Now Race is National Patron of Local Labor, a grass roots party organisation campaigning for party reform, which has used the current ALP leadership election campaign to ask the two candidates for commitments to a series of party reforms. Replies are expected fairly soon and, if the two candidates agree to the reform propositions, it could lead to one of the most far-reaching reforms in the party’s history. This is important for more than just internal democracy as it has highly significant implications for the party’s campaigning power and the health of its policy making. To give an example, in the recent Federal election the expected massacre in the Sydney western suburbs was averted – not because of St Kevin – but rather because of work by grass roots based community organisers modelling their activities on the successful Obama campaign. As Local Labor argues party reform can mobilise such a resource across the country. It is doubly important because, despite the usual journalistic prediction of a decade in the wilderness for the ALP, the numbers make it clear that the next Federal election is winnable for Labor and losable for Abbott. There are many seats under the 2% margin and the total swing required is only 3.5%. Interestingly the first post-election polls (the Morgan poll) suggest public opinion is tight and the new government is not experiencing the benefits of a post-election halo effect impact on their polling.
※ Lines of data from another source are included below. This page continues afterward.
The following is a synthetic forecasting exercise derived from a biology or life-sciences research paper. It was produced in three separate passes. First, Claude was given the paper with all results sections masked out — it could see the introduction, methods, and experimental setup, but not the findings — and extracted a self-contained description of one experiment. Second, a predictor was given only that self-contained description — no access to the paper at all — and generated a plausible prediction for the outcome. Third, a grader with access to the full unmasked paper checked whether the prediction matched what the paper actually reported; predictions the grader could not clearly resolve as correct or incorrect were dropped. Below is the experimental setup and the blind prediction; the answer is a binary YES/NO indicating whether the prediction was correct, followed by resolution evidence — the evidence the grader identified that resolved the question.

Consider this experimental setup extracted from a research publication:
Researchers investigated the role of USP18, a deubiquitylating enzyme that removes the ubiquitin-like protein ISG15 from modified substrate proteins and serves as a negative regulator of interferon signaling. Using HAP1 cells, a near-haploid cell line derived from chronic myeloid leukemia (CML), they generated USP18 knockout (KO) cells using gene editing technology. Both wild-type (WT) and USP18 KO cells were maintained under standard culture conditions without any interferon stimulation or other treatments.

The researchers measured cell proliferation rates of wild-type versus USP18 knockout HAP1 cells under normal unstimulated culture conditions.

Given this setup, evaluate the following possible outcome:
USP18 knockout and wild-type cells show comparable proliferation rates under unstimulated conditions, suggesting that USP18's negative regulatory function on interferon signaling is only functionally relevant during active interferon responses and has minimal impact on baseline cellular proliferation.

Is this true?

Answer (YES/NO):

So, what does Local Labor want? The group has sent a questionnaire to both candidates seeking commitments to the “implementation of recommendations which will help mobilise a committed, effective grassroots organisation capable of making a significant contribution to winning the next Federal election.” The questionnaire results will be distributed to rank and file party members eligible to vote in the leadership ballot as well as being made public. The questionnaire seeks commitments on:

  • Establishing a reform implementation committee to audit and oversee progress on national, state and territory commitments to reform;
  • Introducing annual State of the Party reports which would measure on the ALP’s health and effectiveness;
  • Making it easier for people to join the ALP and creating a new category of ‘Labor Supporters’;
  • An education program for members on party history, principles, policies, governance and rules;
  • Increasing online consultation with members to ensure members and supporters have  input to party policy formulation (Indicatively, United Voice is now doing this with their membership to ascertain who they should support in the ballot and setting a precedent for other unions);
  • Giving priority to locals in pre-selections; and,
  • Direct election for all National and State Conference delegates.

A performance of The Art of Fugue is something very special but so is, for Australians, meaningful ALP party reform. Sitting near the front in Angela Hewitt’s opening Australian tour concert was Barry Jones, the best placed ALP figure to truly appreciate both and a reminder that, without party reforms in Victoria, Barry may  never have been elected to Parliament when he was.